In television, shows like Dopesick and Painkiller, although with fictive narratives, depict the reality of becoming an opioid addict and the desperate and near-impossible climb back to normality. In Dopesick, Michael Keaton’s character, Dr Finnix, innocently prescribes OxyContin to his patients, who are largely labourers in the coal country of West Virginia. He later becomes an addict himself. Now aware of the drug’s lethal properties, Dr Finnix experiences unbearable remorse: “These people, my people, trusted me.” Dopesick’s rendering of a family doctor’s addiction and turn against his people emboldens the indiscriminate nature of OxyContin. Opioid addiction chooses its victims blindly. It has no type. 


Dopesick also emphasises the ways families who have been affected by the crisis act against the arts. The series included scenes honouring the 2019 protest at the Guggenheim Museum in New York. Led by activist Nan Golden, protestors dropped thousands of fake OxyContin prescriptions in the art museum to punish the institution for its acceptance of donations from the Sackler family. 


Artists are not only creating impactful works, they’re also taking action. According to Pitchfork, since 2022, bands like Animal Collective and Pearl Jam have been advocating the stocking of  Naloxone — the intranasal drug that instantly reverses the effects of an opioid overdose — in concert venues across America. Recognising that live music venues often attract individuals struggling with substance abuse, these artists are pushing for measures to save lives. But this sort of preparation for the habits that often accompany concert-going is not simple. Legal, financial, and political barriers hinder the broad and immediate implementation of the drug. Debates persist over whether Naloxone’s efficacy and accessibility foster drug abuse or combat it. The recent documentary Heroin(e), which follows a judge, a fire chief, and an outreach worker addressing West Virginia’s opioid crisis, presents a convincing argument. “The only qualification for getting into long-term recovery is you have to be alive,” reports the fire chief. Every opportunity to live is an opportunity to recover. Naloxone is a valuable tool, and voices within the arts community champion its availability at locations where substance abuse is prevalent.

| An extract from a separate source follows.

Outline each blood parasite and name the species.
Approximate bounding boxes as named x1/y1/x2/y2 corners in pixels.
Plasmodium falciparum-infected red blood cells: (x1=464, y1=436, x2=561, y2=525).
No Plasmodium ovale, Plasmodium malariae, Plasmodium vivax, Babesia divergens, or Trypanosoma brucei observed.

Folk musicians have long discussed the dangers of drug addiction in their songs. One classic is John Prine’s ‘Sam Stone’: “But the morphine eased his pain / and the grass grew round his brain.”  Others are Woody Guthrie’s ‘Cocaine Blues,’ and Neil Young’s ‘The Needle and the Damage Done’. This tradition of honest storytelling continues in the face of the opioid crisis. In his 2007 track ‘OxyContin Blues’, Steve Earle doesn’t shy away from portraying the reality of a coal miner's son's dependence on OxyContin. The introduction of the drug to the young man's life seals his fate: “Then my cousin came up from Knoxville / And he taught me a thing or two / Now I’m headed nowhere but downhill / With the OxyContin blues”. 

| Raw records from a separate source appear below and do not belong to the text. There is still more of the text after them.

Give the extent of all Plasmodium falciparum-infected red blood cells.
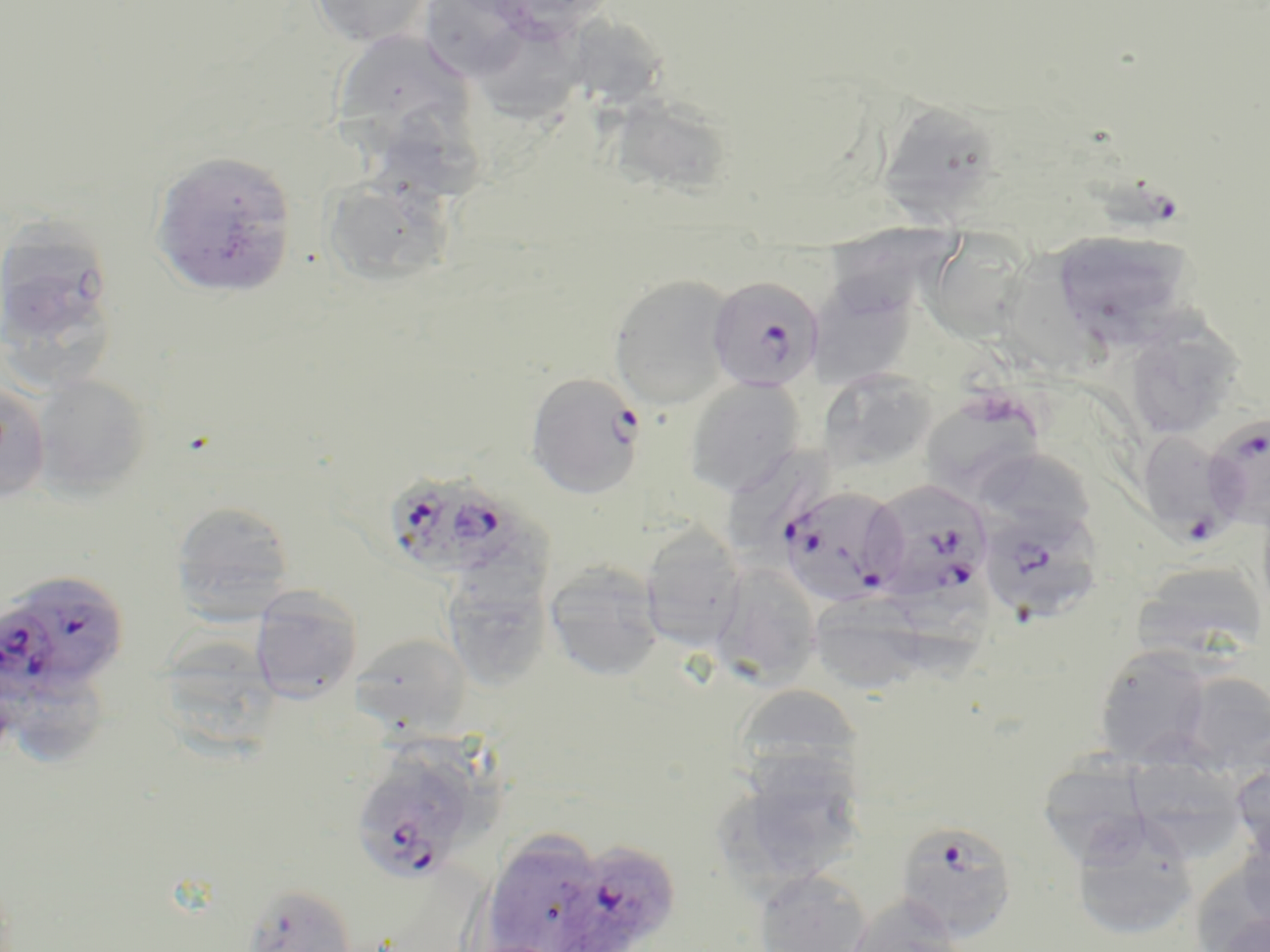
Approximate bounding boxes as (x1,y1)-(x2,y2) corner pairs in pixels.
Plasmodium falciparum-infected red blood cells (subset): (1088,165)-(1179,232), (707,275)-(824,393), (525,372)-(645,499), (1135,430)-(1241,541), (383,470)-(528,581), (864,478)-(994,605), (781,492)-(910,611), (976,501)-(1105,624), (11,577)-(127,683), (0,605)-(61,713), (351,754)-(477,884), (893,818)-(1019,942), (555,839)-(682,952).

{
  "slide_level_diagnosis": "Plasmodium falciparum",
  "preparation": "thin blood film",
  "uninfected_red_blood_cell_locations_subset": "approximate bounding boxes as (x1,y1)-(x2,y2) corner pairs in pixels: (308,0)-(435,48), (422,1)-(539,85), (568,15)-(669,107), (476,24)-(598,134), (331,28)-(477,157), (598,90)-(732,194), (873,97)-(1007,221), (390,104)-(487,202), (150,150)-(298,297), (323,173)-(454,288), (0,215)-(117,354), (827,218)-(954,317), (917,225)-(1039,340), (1050,228)-(1197,348), (996,251)-(1115,382), (608,273)-(737,409), (808,280)-(915,391), (1124,317)-(1243,441), (817,368)-(938,475), (31,374)-(152,501), (684,377)-(806,497), (0,380)-(50,503), (916,389)-(1048,503), (725,439)-(838,556), (974,447)-(1098,541), (171,500)-(295,624), (640,527)-(746,652), (712,561)-(822,687), (1134,561)-(1267,662), (544,563)-(664,681), (440,568)-(554,693), (889,572)-(994,691), (250,586)-(362,704), (808,591)-(930,694), (353,633)-(471,734), (166,638)-(281,758), (1092,646)-(1216,767), (1174,670)-(1270,776), (2,671)-(105,765), (733,684)-(864,785), (1133,739)-(1249,869), (1230,757)-(1270,869), (715,758)-(869,894), (1047,762)-(1154,862), (1069,818)-(1201,943), (1234,830)-(1270,936), (481,832)-(609,952), (752,868)-(873,952), (240,882)-(358,952), (845,894)-(968,952), (1210,913)-(1270,952)",
  "field_of_view": "single",
  "image_size": "1270×952 pixels",
  "stain": "May-Grünwald-Giemsa",
  "modality": "light microscopy",
  "magnification": "1000x"
}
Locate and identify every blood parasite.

The proliferation of arts concerning the opioid epidemic brings into question why it is that society takes pleasure in the aesthetics of addiction. Do we give more power to enablers by consuming for enjoyment retellings of the trauma of addiction? These are queries to consider. Nevertheless, the arts emerge as a key tool in spreading awareness and humanising the plight of opioid addiction. To comprehend the nature of this critical period, engaging with these forms of artistic expression proves an essential step in the collective battle against this pervasive crisis.